Weitere DD: Superfizielle Follikulitis, Periporitis suppurativa, papulöse Exantheme und
Morbus Grover (transiente akantholytische Dermatose älterer Männer).
Therapie: Hitzstau und starkes Schwitzen verhindernde Maßnahmen sind beispielsweise der Wechsel
zu lockerer luftiger Baumwollkleidung und kühlende Bäder. Entsprechend der Akuizität des
Hautbefundes kommen topische Steroidlotionen und Antiseptika zum Einsatz.

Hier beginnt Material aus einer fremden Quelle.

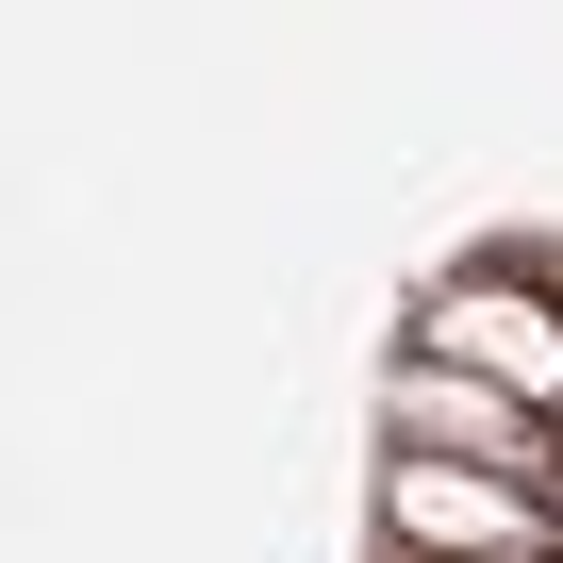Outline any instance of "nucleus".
<instances>
[{"instance_id":"obj_1","label":"nucleus","mask_w":563,"mask_h":563,"mask_svg":"<svg viewBox=\"0 0 563 563\" xmlns=\"http://www.w3.org/2000/svg\"><path fill=\"white\" fill-rule=\"evenodd\" d=\"M415 349L464 365V382H497V398H530V415L563 431V282H530V265H448L431 299H415Z\"/></svg>"},{"instance_id":"obj_2","label":"nucleus","mask_w":563,"mask_h":563,"mask_svg":"<svg viewBox=\"0 0 563 563\" xmlns=\"http://www.w3.org/2000/svg\"><path fill=\"white\" fill-rule=\"evenodd\" d=\"M382 431L431 448V464H497V481H547V464H563V431H547L530 398H497V382H464V365H431V349H398Z\"/></svg>"}]
</instances>
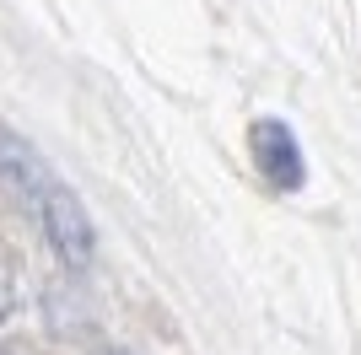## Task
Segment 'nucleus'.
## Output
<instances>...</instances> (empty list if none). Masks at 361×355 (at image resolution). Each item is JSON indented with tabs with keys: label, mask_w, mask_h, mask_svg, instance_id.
Here are the masks:
<instances>
[{
	"label": "nucleus",
	"mask_w": 361,
	"mask_h": 355,
	"mask_svg": "<svg viewBox=\"0 0 361 355\" xmlns=\"http://www.w3.org/2000/svg\"><path fill=\"white\" fill-rule=\"evenodd\" d=\"M254 162H259V173L270 178V189H281V194H297L302 178H307L297 135H291L281 118H259L254 124Z\"/></svg>",
	"instance_id": "2"
},
{
	"label": "nucleus",
	"mask_w": 361,
	"mask_h": 355,
	"mask_svg": "<svg viewBox=\"0 0 361 355\" xmlns=\"http://www.w3.org/2000/svg\"><path fill=\"white\" fill-rule=\"evenodd\" d=\"M6 307H11V275H6V264H0V318H6Z\"/></svg>",
	"instance_id": "3"
},
{
	"label": "nucleus",
	"mask_w": 361,
	"mask_h": 355,
	"mask_svg": "<svg viewBox=\"0 0 361 355\" xmlns=\"http://www.w3.org/2000/svg\"><path fill=\"white\" fill-rule=\"evenodd\" d=\"M0 189L16 194V199L32 210V221L44 226V237L54 242V253H60L71 269H81L92 259V221H87V210H81V199L49 173L44 156L11 130H0Z\"/></svg>",
	"instance_id": "1"
}]
</instances>
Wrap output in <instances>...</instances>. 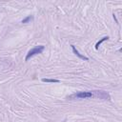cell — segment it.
I'll return each instance as SVG.
<instances>
[{
	"label": "cell",
	"instance_id": "cell-1",
	"mask_svg": "<svg viewBox=\"0 0 122 122\" xmlns=\"http://www.w3.org/2000/svg\"><path fill=\"white\" fill-rule=\"evenodd\" d=\"M88 98H100L104 100H110L111 96L108 92L104 91H85V92H77L68 96L70 100L75 99H88Z\"/></svg>",
	"mask_w": 122,
	"mask_h": 122
},
{
	"label": "cell",
	"instance_id": "cell-2",
	"mask_svg": "<svg viewBox=\"0 0 122 122\" xmlns=\"http://www.w3.org/2000/svg\"><path fill=\"white\" fill-rule=\"evenodd\" d=\"M44 50H45V46H43V45H39V46H36V47L30 49V50L28 51V53H27V55H26V57H25V61H28L30 57H32V56H34V55H36V54L42 53Z\"/></svg>",
	"mask_w": 122,
	"mask_h": 122
},
{
	"label": "cell",
	"instance_id": "cell-3",
	"mask_svg": "<svg viewBox=\"0 0 122 122\" xmlns=\"http://www.w3.org/2000/svg\"><path fill=\"white\" fill-rule=\"evenodd\" d=\"M71 50H72V51H73V53L76 55V56H78L80 59H82V60H85V61H88L89 60V58L87 57V56H85V55H83V54H81L77 50H76V48H75V46L74 45H71Z\"/></svg>",
	"mask_w": 122,
	"mask_h": 122
},
{
	"label": "cell",
	"instance_id": "cell-4",
	"mask_svg": "<svg viewBox=\"0 0 122 122\" xmlns=\"http://www.w3.org/2000/svg\"><path fill=\"white\" fill-rule=\"evenodd\" d=\"M109 36H104V37H102L99 41H97V43L95 44V50H98V48H99V46L104 42V41H106V40H109Z\"/></svg>",
	"mask_w": 122,
	"mask_h": 122
},
{
	"label": "cell",
	"instance_id": "cell-5",
	"mask_svg": "<svg viewBox=\"0 0 122 122\" xmlns=\"http://www.w3.org/2000/svg\"><path fill=\"white\" fill-rule=\"evenodd\" d=\"M42 82L46 83H58L60 82L58 79H49V78H42Z\"/></svg>",
	"mask_w": 122,
	"mask_h": 122
},
{
	"label": "cell",
	"instance_id": "cell-6",
	"mask_svg": "<svg viewBox=\"0 0 122 122\" xmlns=\"http://www.w3.org/2000/svg\"><path fill=\"white\" fill-rule=\"evenodd\" d=\"M32 18H33V17H32L31 15H29V16H27L26 18H24V19L22 20V23H23V24H26V23H29V22H30V20H32Z\"/></svg>",
	"mask_w": 122,
	"mask_h": 122
}]
</instances>
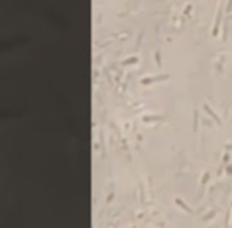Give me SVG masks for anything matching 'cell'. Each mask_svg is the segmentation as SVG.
I'll use <instances>...</instances> for the list:
<instances>
[{
	"label": "cell",
	"instance_id": "cell-1",
	"mask_svg": "<svg viewBox=\"0 0 232 228\" xmlns=\"http://www.w3.org/2000/svg\"><path fill=\"white\" fill-rule=\"evenodd\" d=\"M227 149H232V144H229V146H227Z\"/></svg>",
	"mask_w": 232,
	"mask_h": 228
}]
</instances>
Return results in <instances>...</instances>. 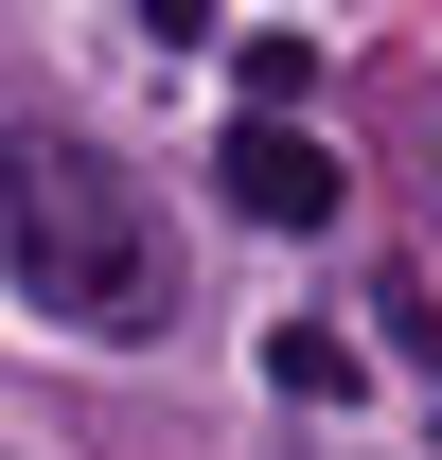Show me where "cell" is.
<instances>
[{
	"label": "cell",
	"mask_w": 442,
	"mask_h": 460,
	"mask_svg": "<svg viewBox=\"0 0 442 460\" xmlns=\"http://www.w3.org/2000/svg\"><path fill=\"white\" fill-rule=\"evenodd\" d=\"M0 266H18V301L71 319V337H160L177 319V248H160V213H142V177L89 160L71 124H0Z\"/></svg>",
	"instance_id": "6da1fadb"
},
{
	"label": "cell",
	"mask_w": 442,
	"mask_h": 460,
	"mask_svg": "<svg viewBox=\"0 0 442 460\" xmlns=\"http://www.w3.org/2000/svg\"><path fill=\"white\" fill-rule=\"evenodd\" d=\"M336 195H354V177L301 142V107H248V124H230V213H248V230H336Z\"/></svg>",
	"instance_id": "7a4b0ae2"
},
{
	"label": "cell",
	"mask_w": 442,
	"mask_h": 460,
	"mask_svg": "<svg viewBox=\"0 0 442 460\" xmlns=\"http://www.w3.org/2000/svg\"><path fill=\"white\" fill-rule=\"evenodd\" d=\"M266 390L336 407V390H354V337H319V319H283V337H266Z\"/></svg>",
	"instance_id": "3957f363"
},
{
	"label": "cell",
	"mask_w": 442,
	"mask_h": 460,
	"mask_svg": "<svg viewBox=\"0 0 442 460\" xmlns=\"http://www.w3.org/2000/svg\"><path fill=\"white\" fill-rule=\"evenodd\" d=\"M319 89V36H248V107H301Z\"/></svg>",
	"instance_id": "277c9868"
},
{
	"label": "cell",
	"mask_w": 442,
	"mask_h": 460,
	"mask_svg": "<svg viewBox=\"0 0 442 460\" xmlns=\"http://www.w3.org/2000/svg\"><path fill=\"white\" fill-rule=\"evenodd\" d=\"M142 18H160V36H213V0H142Z\"/></svg>",
	"instance_id": "5b68a950"
}]
</instances>
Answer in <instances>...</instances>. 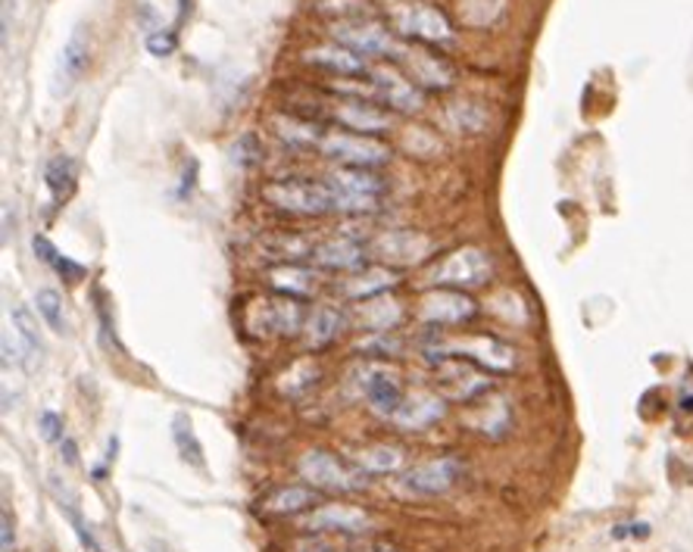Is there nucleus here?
<instances>
[{"label": "nucleus", "mask_w": 693, "mask_h": 552, "mask_svg": "<svg viewBox=\"0 0 693 552\" xmlns=\"http://www.w3.org/2000/svg\"><path fill=\"white\" fill-rule=\"evenodd\" d=\"M469 360L481 365L491 375H509L516 368V347L494 335H462V337H434L425 343V360Z\"/></svg>", "instance_id": "obj_1"}, {"label": "nucleus", "mask_w": 693, "mask_h": 552, "mask_svg": "<svg viewBox=\"0 0 693 552\" xmlns=\"http://www.w3.org/2000/svg\"><path fill=\"white\" fill-rule=\"evenodd\" d=\"M325 185L332 191L335 213H347V216L375 213L387 193V181L375 168L341 166L332 175H325Z\"/></svg>", "instance_id": "obj_2"}, {"label": "nucleus", "mask_w": 693, "mask_h": 552, "mask_svg": "<svg viewBox=\"0 0 693 552\" xmlns=\"http://www.w3.org/2000/svg\"><path fill=\"white\" fill-rule=\"evenodd\" d=\"M391 25L397 35L419 41L422 48H450L456 41L454 23L431 3L422 0H400L391 7Z\"/></svg>", "instance_id": "obj_3"}, {"label": "nucleus", "mask_w": 693, "mask_h": 552, "mask_svg": "<svg viewBox=\"0 0 693 552\" xmlns=\"http://www.w3.org/2000/svg\"><path fill=\"white\" fill-rule=\"evenodd\" d=\"M494 275V260L481 247H459L425 272L429 288L475 290L484 288Z\"/></svg>", "instance_id": "obj_4"}, {"label": "nucleus", "mask_w": 693, "mask_h": 552, "mask_svg": "<svg viewBox=\"0 0 693 552\" xmlns=\"http://www.w3.org/2000/svg\"><path fill=\"white\" fill-rule=\"evenodd\" d=\"M263 197L279 213H287V216H329V213H335L332 191H329L325 178L322 181L275 178L263 188Z\"/></svg>", "instance_id": "obj_5"}, {"label": "nucleus", "mask_w": 693, "mask_h": 552, "mask_svg": "<svg viewBox=\"0 0 693 552\" xmlns=\"http://www.w3.org/2000/svg\"><path fill=\"white\" fill-rule=\"evenodd\" d=\"M297 472L300 478L307 480L315 490H332V493H357L362 490L369 480H366V472L337 459L335 453H325V450H310L304 453L300 462H297Z\"/></svg>", "instance_id": "obj_6"}, {"label": "nucleus", "mask_w": 693, "mask_h": 552, "mask_svg": "<svg viewBox=\"0 0 693 552\" xmlns=\"http://www.w3.org/2000/svg\"><path fill=\"white\" fill-rule=\"evenodd\" d=\"M434 390L450 403H475L494 390L491 372L469 360L434 362Z\"/></svg>", "instance_id": "obj_7"}, {"label": "nucleus", "mask_w": 693, "mask_h": 552, "mask_svg": "<svg viewBox=\"0 0 693 552\" xmlns=\"http://www.w3.org/2000/svg\"><path fill=\"white\" fill-rule=\"evenodd\" d=\"M332 35H335L337 45L350 48L354 53H359L362 60H366V57H384V60L397 63V57H400V50H404V41H397L394 32H391L387 25L375 23V20H362V16L335 23Z\"/></svg>", "instance_id": "obj_8"}, {"label": "nucleus", "mask_w": 693, "mask_h": 552, "mask_svg": "<svg viewBox=\"0 0 693 552\" xmlns=\"http://www.w3.org/2000/svg\"><path fill=\"white\" fill-rule=\"evenodd\" d=\"M322 156L335 160L347 168H382L391 163V147L382 145L379 138H366V135H354V131H329L319 147Z\"/></svg>", "instance_id": "obj_9"}, {"label": "nucleus", "mask_w": 693, "mask_h": 552, "mask_svg": "<svg viewBox=\"0 0 693 552\" xmlns=\"http://www.w3.org/2000/svg\"><path fill=\"white\" fill-rule=\"evenodd\" d=\"M475 315H479V303L466 290L454 288H431L416 310V318L429 328H456L472 322Z\"/></svg>", "instance_id": "obj_10"}, {"label": "nucleus", "mask_w": 693, "mask_h": 552, "mask_svg": "<svg viewBox=\"0 0 693 552\" xmlns=\"http://www.w3.org/2000/svg\"><path fill=\"white\" fill-rule=\"evenodd\" d=\"M369 85H372L375 100L384 103L391 113L412 116V113H419L422 103H425L422 88H419L407 73H400L397 66H375V70L369 73Z\"/></svg>", "instance_id": "obj_11"}, {"label": "nucleus", "mask_w": 693, "mask_h": 552, "mask_svg": "<svg viewBox=\"0 0 693 552\" xmlns=\"http://www.w3.org/2000/svg\"><path fill=\"white\" fill-rule=\"evenodd\" d=\"M357 385L362 390V397L369 400V409L379 418L394 422L397 409L404 406V397H407V390L400 387L397 372L394 368H384V365H375V362H366L357 372Z\"/></svg>", "instance_id": "obj_12"}, {"label": "nucleus", "mask_w": 693, "mask_h": 552, "mask_svg": "<svg viewBox=\"0 0 693 552\" xmlns=\"http://www.w3.org/2000/svg\"><path fill=\"white\" fill-rule=\"evenodd\" d=\"M369 253L384 265H419L434 256V243L422 231L400 228V231H384L369 243Z\"/></svg>", "instance_id": "obj_13"}, {"label": "nucleus", "mask_w": 693, "mask_h": 552, "mask_svg": "<svg viewBox=\"0 0 693 552\" xmlns=\"http://www.w3.org/2000/svg\"><path fill=\"white\" fill-rule=\"evenodd\" d=\"M397 66H404L409 78H412L422 91H447V88H454L456 81V70L437 53V50L404 45L400 57H397Z\"/></svg>", "instance_id": "obj_14"}, {"label": "nucleus", "mask_w": 693, "mask_h": 552, "mask_svg": "<svg viewBox=\"0 0 693 552\" xmlns=\"http://www.w3.org/2000/svg\"><path fill=\"white\" fill-rule=\"evenodd\" d=\"M462 472H466V465L456 456L431 459V462L409 468L404 475V487L409 493H419V497H437V493H447L450 487H456Z\"/></svg>", "instance_id": "obj_15"}, {"label": "nucleus", "mask_w": 693, "mask_h": 552, "mask_svg": "<svg viewBox=\"0 0 693 552\" xmlns=\"http://www.w3.org/2000/svg\"><path fill=\"white\" fill-rule=\"evenodd\" d=\"M250 313H257L260 318L250 322V328L263 331V335H297L307 325V310L300 300L294 297H275V300H260L250 306Z\"/></svg>", "instance_id": "obj_16"}, {"label": "nucleus", "mask_w": 693, "mask_h": 552, "mask_svg": "<svg viewBox=\"0 0 693 552\" xmlns=\"http://www.w3.org/2000/svg\"><path fill=\"white\" fill-rule=\"evenodd\" d=\"M332 116H335L337 125L344 131L366 135V138H379V135H384L391 128L387 110L375 106L372 100H362V97H337Z\"/></svg>", "instance_id": "obj_17"}, {"label": "nucleus", "mask_w": 693, "mask_h": 552, "mask_svg": "<svg viewBox=\"0 0 693 552\" xmlns=\"http://www.w3.org/2000/svg\"><path fill=\"white\" fill-rule=\"evenodd\" d=\"M300 528L312 530V534H366L372 528V515L357 509V505L325 503L315 505L310 515L304 518Z\"/></svg>", "instance_id": "obj_18"}, {"label": "nucleus", "mask_w": 693, "mask_h": 552, "mask_svg": "<svg viewBox=\"0 0 693 552\" xmlns=\"http://www.w3.org/2000/svg\"><path fill=\"white\" fill-rule=\"evenodd\" d=\"M447 412V400L437 390H412L404 397V406L397 409L394 422L400 431H425L434 422H441Z\"/></svg>", "instance_id": "obj_19"}, {"label": "nucleus", "mask_w": 693, "mask_h": 552, "mask_svg": "<svg viewBox=\"0 0 693 552\" xmlns=\"http://www.w3.org/2000/svg\"><path fill=\"white\" fill-rule=\"evenodd\" d=\"M88 63H91V41H88L85 28L78 25L70 35V41L60 50V57H57V75H53L57 85H53V91L57 95L72 91L78 85V78L88 70Z\"/></svg>", "instance_id": "obj_20"}, {"label": "nucleus", "mask_w": 693, "mask_h": 552, "mask_svg": "<svg viewBox=\"0 0 693 552\" xmlns=\"http://www.w3.org/2000/svg\"><path fill=\"white\" fill-rule=\"evenodd\" d=\"M354 322H357L359 331H369V335H391L400 328L404 322V306L394 300V297H372V300H362L357 303V313H354Z\"/></svg>", "instance_id": "obj_21"}, {"label": "nucleus", "mask_w": 693, "mask_h": 552, "mask_svg": "<svg viewBox=\"0 0 693 552\" xmlns=\"http://www.w3.org/2000/svg\"><path fill=\"white\" fill-rule=\"evenodd\" d=\"M366 253H369V247L359 238L337 235V238L319 243L312 260L322 268H332V272H359V265L366 263Z\"/></svg>", "instance_id": "obj_22"}, {"label": "nucleus", "mask_w": 693, "mask_h": 552, "mask_svg": "<svg viewBox=\"0 0 693 552\" xmlns=\"http://www.w3.org/2000/svg\"><path fill=\"white\" fill-rule=\"evenodd\" d=\"M466 422L475 428L484 437H503L512 428V409H509V400L500 397V393H487L472 403V409L466 412Z\"/></svg>", "instance_id": "obj_23"}, {"label": "nucleus", "mask_w": 693, "mask_h": 552, "mask_svg": "<svg viewBox=\"0 0 693 552\" xmlns=\"http://www.w3.org/2000/svg\"><path fill=\"white\" fill-rule=\"evenodd\" d=\"M304 60L312 63V66H319V70H325V73L337 75V78H362V75L372 73V66L359 53L337 45V41L335 45H325V48L307 50Z\"/></svg>", "instance_id": "obj_24"}, {"label": "nucleus", "mask_w": 693, "mask_h": 552, "mask_svg": "<svg viewBox=\"0 0 693 552\" xmlns=\"http://www.w3.org/2000/svg\"><path fill=\"white\" fill-rule=\"evenodd\" d=\"M391 288H397V272H391L387 265H369V268H359L350 278H344V297L354 300V303H362V300H372V297H382Z\"/></svg>", "instance_id": "obj_25"}, {"label": "nucleus", "mask_w": 693, "mask_h": 552, "mask_svg": "<svg viewBox=\"0 0 693 552\" xmlns=\"http://www.w3.org/2000/svg\"><path fill=\"white\" fill-rule=\"evenodd\" d=\"M272 128L287 150H319L322 138L329 135L319 122L300 120V116H275Z\"/></svg>", "instance_id": "obj_26"}, {"label": "nucleus", "mask_w": 693, "mask_h": 552, "mask_svg": "<svg viewBox=\"0 0 693 552\" xmlns=\"http://www.w3.org/2000/svg\"><path fill=\"white\" fill-rule=\"evenodd\" d=\"M344 331V315L335 306H315L310 315H307V325H304V337H307V347L310 350H325L337 340V335Z\"/></svg>", "instance_id": "obj_27"}, {"label": "nucleus", "mask_w": 693, "mask_h": 552, "mask_svg": "<svg viewBox=\"0 0 693 552\" xmlns=\"http://www.w3.org/2000/svg\"><path fill=\"white\" fill-rule=\"evenodd\" d=\"M272 288L282 297H294V300H307L319 288V272H312L307 265H279L272 268Z\"/></svg>", "instance_id": "obj_28"}, {"label": "nucleus", "mask_w": 693, "mask_h": 552, "mask_svg": "<svg viewBox=\"0 0 693 552\" xmlns=\"http://www.w3.org/2000/svg\"><path fill=\"white\" fill-rule=\"evenodd\" d=\"M75 185H78V163L66 153H57L45 168V188H48L53 206H63L75 193Z\"/></svg>", "instance_id": "obj_29"}, {"label": "nucleus", "mask_w": 693, "mask_h": 552, "mask_svg": "<svg viewBox=\"0 0 693 552\" xmlns=\"http://www.w3.org/2000/svg\"><path fill=\"white\" fill-rule=\"evenodd\" d=\"M357 468H362L366 475H394L404 468V450L397 447H387V443H375V447H366V450H357Z\"/></svg>", "instance_id": "obj_30"}, {"label": "nucleus", "mask_w": 693, "mask_h": 552, "mask_svg": "<svg viewBox=\"0 0 693 552\" xmlns=\"http://www.w3.org/2000/svg\"><path fill=\"white\" fill-rule=\"evenodd\" d=\"M32 250H35V256L45 265H50L66 285H78V281L85 278V265L72 263L70 256H63L45 235H35V238H32Z\"/></svg>", "instance_id": "obj_31"}, {"label": "nucleus", "mask_w": 693, "mask_h": 552, "mask_svg": "<svg viewBox=\"0 0 693 552\" xmlns=\"http://www.w3.org/2000/svg\"><path fill=\"white\" fill-rule=\"evenodd\" d=\"M315 503H319L315 487H285V490H275L265 500V509L275 512V515H297V512L315 509Z\"/></svg>", "instance_id": "obj_32"}, {"label": "nucleus", "mask_w": 693, "mask_h": 552, "mask_svg": "<svg viewBox=\"0 0 693 552\" xmlns=\"http://www.w3.org/2000/svg\"><path fill=\"white\" fill-rule=\"evenodd\" d=\"M35 313L45 318L50 331L57 335H66L70 331V318H66V306H63V297L53 288L35 290Z\"/></svg>", "instance_id": "obj_33"}, {"label": "nucleus", "mask_w": 693, "mask_h": 552, "mask_svg": "<svg viewBox=\"0 0 693 552\" xmlns=\"http://www.w3.org/2000/svg\"><path fill=\"white\" fill-rule=\"evenodd\" d=\"M172 440L178 447V456L185 459L188 465H194V468H203V462H207L203 459V447H200V440L194 434L188 415H175V422H172Z\"/></svg>", "instance_id": "obj_34"}, {"label": "nucleus", "mask_w": 693, "mask_h": 552, "mask_svg": "<svg viewBox=\"0 0 693 552\" xmlns=\"http://www.w3.org/2000/svg\"><path fill=\"white\" fill-rule=\"evenodd\" d=\"M10 318H13V328H16V335L23 340V350L28 360H41V353H45V340L38 335V322H35V315L28 313L25 306H13L10 310Z\"/></svg>", "instance_id": "obj_35"}, {"label": "nucleus", "mask_w": 693, "mask_h": 552, "mask_svg": "<svg viewBox=\"0 0 693 552\" xmlns=\"http://www.w3.org/2000/svg\"><path fill=\"white\" fill-rule=\"evenodd\" d=\"M447 116H450V122H454L459 131H481V128H484V122H487L475 103H456Z\"/></svg>", "instance_id": "obj_36"}, {"label": "nucleus", "mask_w": 693, "mask_h": 552, "mask_svg": "<svg viewBox=\"0 0 693 552\" xmlns=\"http://www.w3.org/2000/svg\"><path fill=\"white\" fill-rule=\"evenodd\" d=\"M178 48V38H175V28H157L147 35V50L153 57H172Z\"/></svg>", "instance_id": "obj_37"}, {"label": "nucleus", "mask_w": 693, "mask_h": 552, "mask_svg": "<svg viewBox=\"0 0 693 552\" xmlns=\"http://www.w3.org/2000/svg\"><path fill=\"white\" fill-rule=\"evenodd\" d=\"M38 431L48 443H63L66 440V425H63V418L57 412H41L38 415Z\"/></svg>", "instance_id": "obj_38"}, {"label": "nucleus", "mask_w": 693, "mask_h": 552, "mask_svg": "<svg viewBox=\"0 0 693 552\" xmlns=\"http://www.w3.org/2000/svg\"><path fill=\"white\" fill-rule=\"evenodd\" d=\"M359 353H366V356H391V353H397V340H391L387 335H372L369 340L359 343Z\"/></svg>", "instance_id": "obj_39"}, {"label": "nucleus", "mask_w": 693, "mask_h": 552, "mask_svg": "<svg viewBox=\"0 0 693 552\" xmlns=\"http://www.w3.org/2000/svg\"><path fill=\"white\" fill-rule=\"evenodd\" d=\"M232 150H235V153L240 150V156H235L240 166H253V163H257V153H260V147H257V138H253V135H244Z\"/></svg>", "instance_id": "obj_40"}, {"label": "nucleus", "mask_w": 693, "mask_h": 552, "mask_svg": "<svg viewBox=\"0 0 693 552\" xmlns=\"http://www.w3.org/2000/svg\"><path fill=\"white\" fill-rule=\"evenodd\" d=\"M16 547V530H13V518H10V509L0 512V550L13 552Z\"/></svg>", "instance_id": "obj_41"}, {"label": "nucleus", "mask_w": 693, "mask_h": 552, "mask_svg": "<svg viewBox=\"0 0 693 552\" xmlns=\"http://www.w3.org/2000/svg\"><path fill=\"white\" fill-rule=\"evenodd\" d=\"M13 13H16V0H3L0 3V35H3V41L10 38V28H13Z\"/></svg>", "instance_id": "obj_42"}, {"label": "nucleus", "mask_w": 693, "mask_h": 552, "mask_svg": "<svg viewBox=\"0 0 693 552\" xmlns=\"http://www.w3.org/2000/svg\"><path fill=\"white\" fill-rule=\"evenodd\" d=\"M60 456L66 459V465H75V462H78V447H75L72 437H66V440L60 443Z\"/></svg>", "instance_id": "obj_43"}, {"label": "nucleus", "mask_w": 693, "mask_h": 552, "mask_svg": "<svg viewBox=\"0 0 693 552\" xmlns=\"http://www.w3.org/2000/svg\"><path fill=\"white\" fill-rule=\"evenodd\" d=\"M188 13H191V0H178V23H185Z\"/></svg>", "instance_id": "obj_44"}, {"label": "nucleus", "mask_w": 693, "mask_h": 552, "mask_svg": "<svg viewBox=\"0 0 693 552\" xmlns=\"http://www.w3.org/2000/svg\"><path fill=\"white\" fill-rule=\"evenodd\" d=\"M372 552H400V550H397V547H391V543H375Z\"/></svg>", "instance_id": "obj_45"}]
</instances>
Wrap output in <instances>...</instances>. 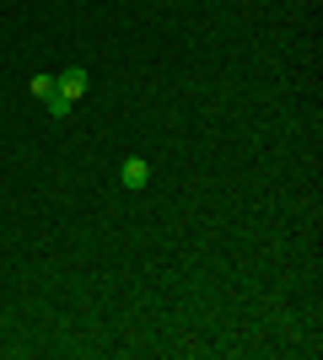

5.6.2 Periporitis suppurativa


Definition: Überwiegend bei Säuglingen und Kleinkindern auftretende eitrige Entzündung der
ekkrinen Schweißdrüsenausführungsgänge.
Pathogenese: Die bakterielle Infektion durch die kutane Standort- oder Transientflora wird durch
mechanische Irritation, Wärmestau und Hyperhidrosis begünstigt. Der nicht ganz exakte Begriff der
„Periporitis“ ist vermutlich der auffälligen inflammatorischen Umgebungsreaktion geschuldet.
Klinik: Die von einem entzündlich-geröteten Hof umgebenden Pusteln sind zwar multipel ausgestreut,
aber auf charakteristische Prädilektionsstellen begrenzt: Bei Kindern Auflageareale wie Hinterkopf,
oberer Rücken und Gesäß, bei Erwachsenen hauptsächlich die Achseln.
Diagnostik: Klinik, bakterieller Abstrich.
Differenzialdiagnosen: Miliaria rubra, Follikulitis, Furunkel, axilläres Kontaktekzem, Intertrigo
candidomycetica.
Therapie: Ggf. Eröffnen der Pusteln. Lokal austrocknende und antiseptische Behandlung.